##### AVAILABLE RECORDS #####

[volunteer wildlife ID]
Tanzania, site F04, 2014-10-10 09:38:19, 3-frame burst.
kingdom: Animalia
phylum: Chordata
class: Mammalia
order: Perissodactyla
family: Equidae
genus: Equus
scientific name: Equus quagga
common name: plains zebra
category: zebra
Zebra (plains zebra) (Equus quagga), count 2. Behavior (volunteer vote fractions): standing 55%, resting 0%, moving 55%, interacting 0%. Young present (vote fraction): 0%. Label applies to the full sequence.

#####

→ TASK TO CARRY OUT
Write out the data above again, word for word.

→ OUTPUT OF THE EXERCISE
[volunteer wildlife ID]
Tanzania, site F04, 2014-10-10 09:38:19, 3-frame burst.
kingdom: Animalia
phylum: Chordata
class: Mammalia
order: Perissodactyla
family: Equidae
genus: Equus
scientific name: Equus quagga
common name: plains zebra
category: zebra
Zebra (plains zebra) (Equus quagga), count 2. Behavior (volunteer vote fractions): standing 55%, resting 0%, moving 55%, interacting 0%. Young present (vote fraction): 0%. Label applies to the full sequence.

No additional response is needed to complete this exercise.